- _Problems to solve_
1. In the text on emotions, rewrite the paragraph that begins "Every feeling you have begins" more briefly, keeping its main facts.
2. Transcribe the text on emotions word for word from "These 7 essential" to "ready to respond.".

- _Given text_

While they can sometimes feel confusing or overwhelming, understanding emotions gives you tools to work with them instead of against them.
These 7 essential facts about emotions will give you insight into how they work, why they matter, and how you can start using them to your advantage.
1. Emotions are electrochemical signals that flow through us in an unending cycle.
Every feeling you have begins as bursts of electrochemical activity shooting between your brain and body. When you notice something meaningful in our environment, like a smile, a threat, or an opportunity, the brain responds by releasing neurotransmitters like dopamine or norepinephrine, which shape how you feel and get your body ready to respond.
Think about the last time someone texted you “we need to talk.” Before you even typed a reply, your stomach might have dropped, shoulders tensed, and your mind may have started spinning. That isn’t you being overly sensitive, that’s just how your nervous system works. Your brain picks up on a possible threat, sends chemical messages through your body, your body reacts, and then those reactions feed the feeling right back into your brain.

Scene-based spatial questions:
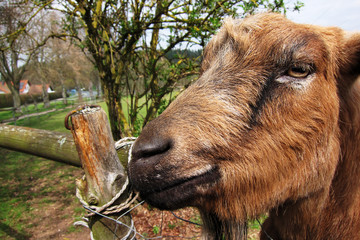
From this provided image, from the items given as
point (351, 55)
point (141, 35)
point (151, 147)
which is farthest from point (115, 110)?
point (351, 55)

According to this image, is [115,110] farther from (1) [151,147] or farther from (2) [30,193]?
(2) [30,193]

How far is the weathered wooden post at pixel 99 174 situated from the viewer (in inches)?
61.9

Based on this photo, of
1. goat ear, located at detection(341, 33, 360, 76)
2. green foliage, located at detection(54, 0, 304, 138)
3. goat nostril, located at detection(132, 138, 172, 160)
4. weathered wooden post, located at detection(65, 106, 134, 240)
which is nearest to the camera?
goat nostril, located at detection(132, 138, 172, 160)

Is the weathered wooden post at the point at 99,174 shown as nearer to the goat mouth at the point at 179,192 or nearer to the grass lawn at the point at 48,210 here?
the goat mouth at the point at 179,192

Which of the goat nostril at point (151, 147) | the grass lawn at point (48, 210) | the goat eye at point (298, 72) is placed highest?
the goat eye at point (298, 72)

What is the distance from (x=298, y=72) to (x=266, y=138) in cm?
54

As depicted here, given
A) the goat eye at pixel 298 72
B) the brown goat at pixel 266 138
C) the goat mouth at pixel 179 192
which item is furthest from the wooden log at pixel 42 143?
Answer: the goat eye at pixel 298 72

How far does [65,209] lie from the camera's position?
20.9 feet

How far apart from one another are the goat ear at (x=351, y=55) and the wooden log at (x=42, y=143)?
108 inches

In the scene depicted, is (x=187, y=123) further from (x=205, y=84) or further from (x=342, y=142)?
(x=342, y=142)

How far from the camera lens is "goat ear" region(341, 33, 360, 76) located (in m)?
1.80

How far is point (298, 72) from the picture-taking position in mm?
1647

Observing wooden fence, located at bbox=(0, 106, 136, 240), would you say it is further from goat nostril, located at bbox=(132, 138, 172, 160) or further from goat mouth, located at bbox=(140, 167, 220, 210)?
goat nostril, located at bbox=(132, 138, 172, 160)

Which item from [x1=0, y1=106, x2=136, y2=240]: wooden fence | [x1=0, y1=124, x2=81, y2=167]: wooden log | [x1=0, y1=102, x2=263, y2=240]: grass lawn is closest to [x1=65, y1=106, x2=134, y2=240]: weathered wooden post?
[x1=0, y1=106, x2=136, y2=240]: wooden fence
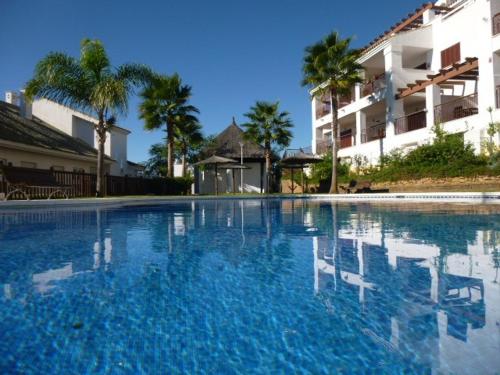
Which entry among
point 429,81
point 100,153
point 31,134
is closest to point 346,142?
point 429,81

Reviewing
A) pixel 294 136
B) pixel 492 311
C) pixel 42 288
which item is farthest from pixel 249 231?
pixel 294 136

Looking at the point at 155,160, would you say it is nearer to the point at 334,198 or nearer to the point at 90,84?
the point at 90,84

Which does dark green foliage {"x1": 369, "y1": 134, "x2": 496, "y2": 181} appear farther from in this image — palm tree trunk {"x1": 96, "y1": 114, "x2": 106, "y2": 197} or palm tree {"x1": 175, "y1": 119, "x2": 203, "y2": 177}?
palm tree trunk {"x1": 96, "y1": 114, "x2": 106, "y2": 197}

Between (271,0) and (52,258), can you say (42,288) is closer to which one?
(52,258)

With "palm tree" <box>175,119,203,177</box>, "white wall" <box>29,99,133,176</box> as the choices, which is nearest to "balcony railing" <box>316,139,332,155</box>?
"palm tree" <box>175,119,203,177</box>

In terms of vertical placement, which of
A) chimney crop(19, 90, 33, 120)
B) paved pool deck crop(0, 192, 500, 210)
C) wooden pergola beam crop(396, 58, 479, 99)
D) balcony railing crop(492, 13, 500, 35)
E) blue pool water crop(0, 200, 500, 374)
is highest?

- _Worked solutions_
1. Every feeling starts as electrochemical activity moving between brain and body. When you notice something meaningful, such as a smile, a threat, or an opportunity, your brain releases neurotransmitters like dopamine or norepinephrine, which shape how you feel and prepare your body to respond.

2.
These 7 essential facts about emotions will give you insight into how they work, why they matter, and how you can start using them to your advantage.
1. Emotions are electrochemical signals that flow through us in an unending cycle.
Every feeling you have begins as bursts of electrochemical activity shooting between your brain and body. When you notice something meaningful in our environment, like a smile, a threat, or an opportunity, the brain responds by releasing neurotransmitters like dopamine or norepinephrine, which shape how you feel and get your body ready to respond.